The coronary artery calcium (CAC) score, or just coronary calcium score, is a way to measure calcium deposition in the arteries of the heart (the coronary arteries). It is a specific type of computerized tomography scan (CT) scan. It is not the same as a routine CT scan. It measures the amount of calcium deposits in the arteries of our heart (the coronary arteries). A higher CAC score generally indicates more coronary atherosclerotic plaque and higher cardiovascular risk. When plaques rupture, our bodies' clotting systems try to repair the damage, just like when we get a clot of blood when we get a cut on our skin surface.

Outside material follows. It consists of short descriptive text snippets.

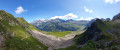 Vue panoramique au Col de la Fenêtre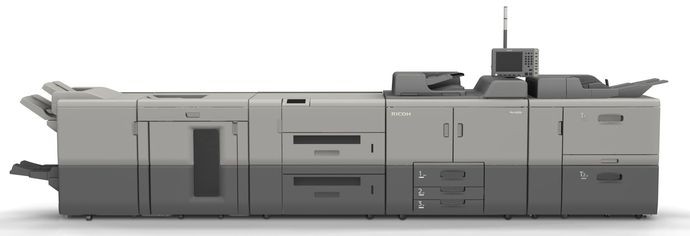 Ricoh Pro 8200s: расширение производственных возможностей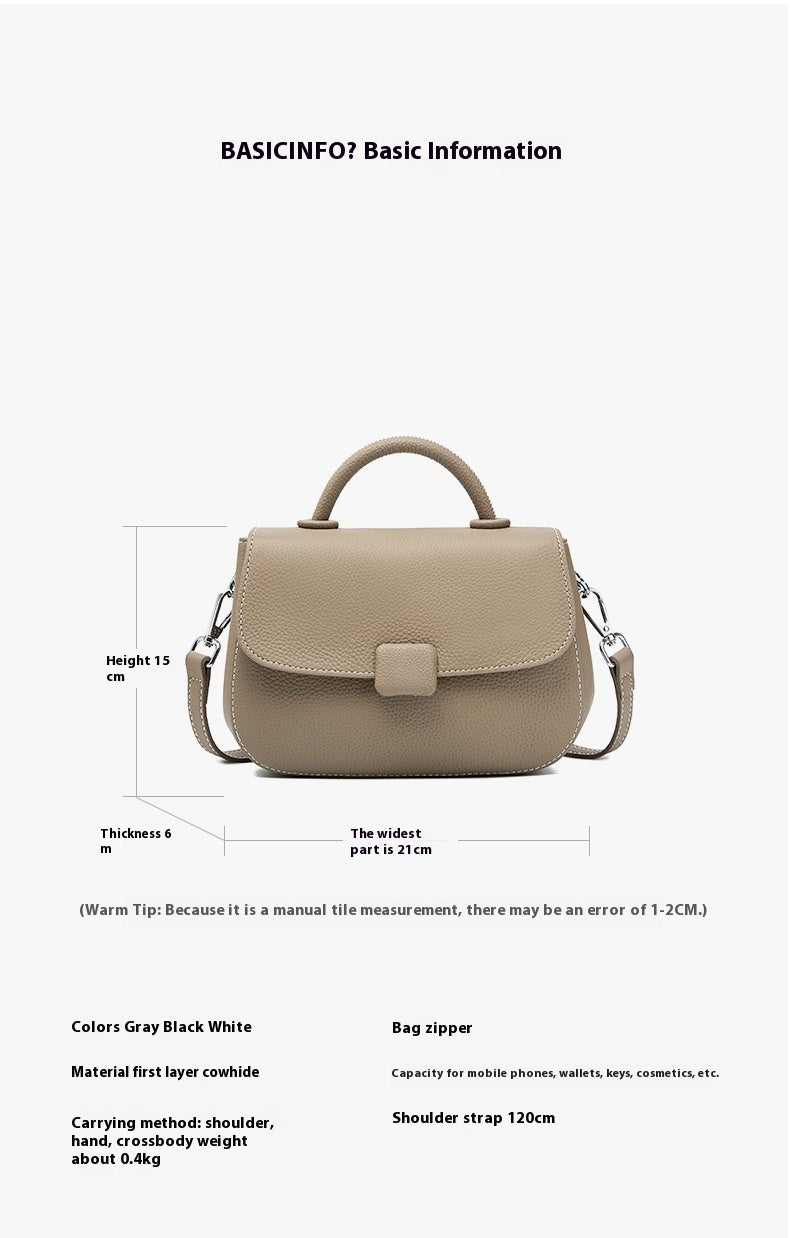 Genuine Leather High-grade Bag For Women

When a clot forms in the artery, however, it blocks the blood flow in the artery, causing the heart muscle downstream to die. This is what a heart attack is. Doctors call heart attacks "myocardial infarctions," which means "heart muscle tissue death." This is caused by "myocardial ischemia," which means "lack of blood flow to the heart muscle." When myocardial ischemia occurs for too long as a result of a blood clot forming inside that artery due to arterial plaque rupture, this results in a myocardial infarction, or heart attack.

What do the results of the CAC study mean?

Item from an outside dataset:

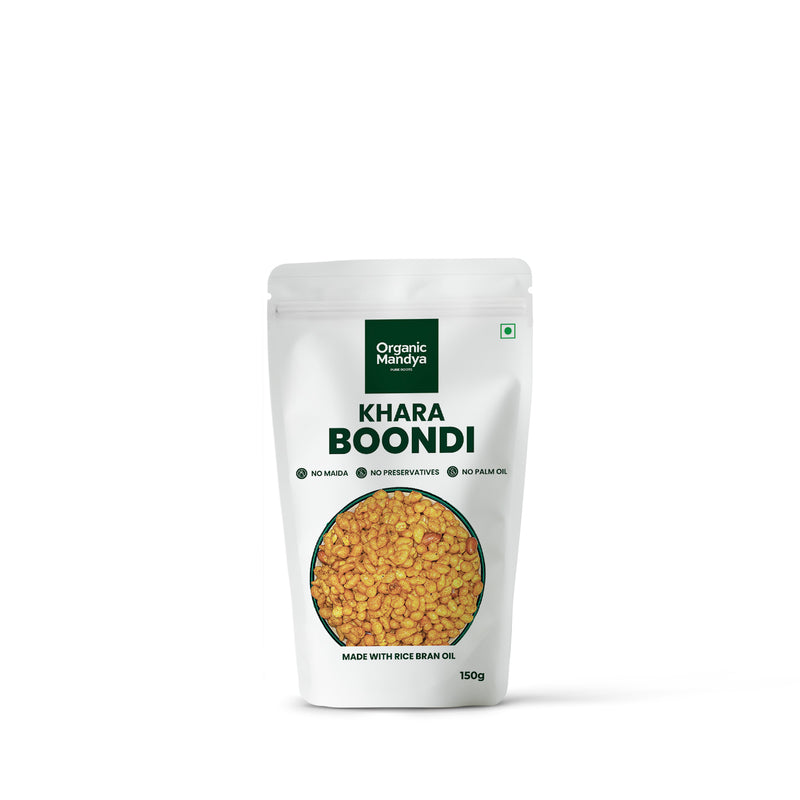 Khara Boondi – Crispy South Indian Spiced Gram Flour Snack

The CAC score is measured in Agatston units (AU). The higher the score, the higher the estimated plaque burden in the coronary arteries. A CAC score of 0 AU is what we want. If you're at borderline or intermediate risk and your CAC score is 0 AU, your doctor may decide that it is reasonable to defer cholesterol-lowering medication in selected situations. A score of 1-9 is minimal, 10-99 is mild, 100-299 is moderate, 300-999 is severe, and anything greater than or equal to 1,000 is considered extensive.

Conclusion

To summarize, those who should be considered for cholesterol-lowering medication still include patients with pre-existing atherosclerotic cardiovascular disease, people with diabetes, especially adults age 40 and older, people with LDL cholesterol over 190 mg/dL, people with chronic kidney disease stage 3, and people at high risk on the 10-year ASCVD risk calculator. These new guidelines also recommend a lower target LDL (<55 mg/dL) for those at very high risk, as well as using the coronary artery calcium (CAC) score to clarify risk in those who are of borderline to intermediate 10-year risk, and in those who have subclinical atherosclerotic cardiovascular disease (atherosclerotic disease that produces no symptoms and has not caused clinically apparent blockages or events).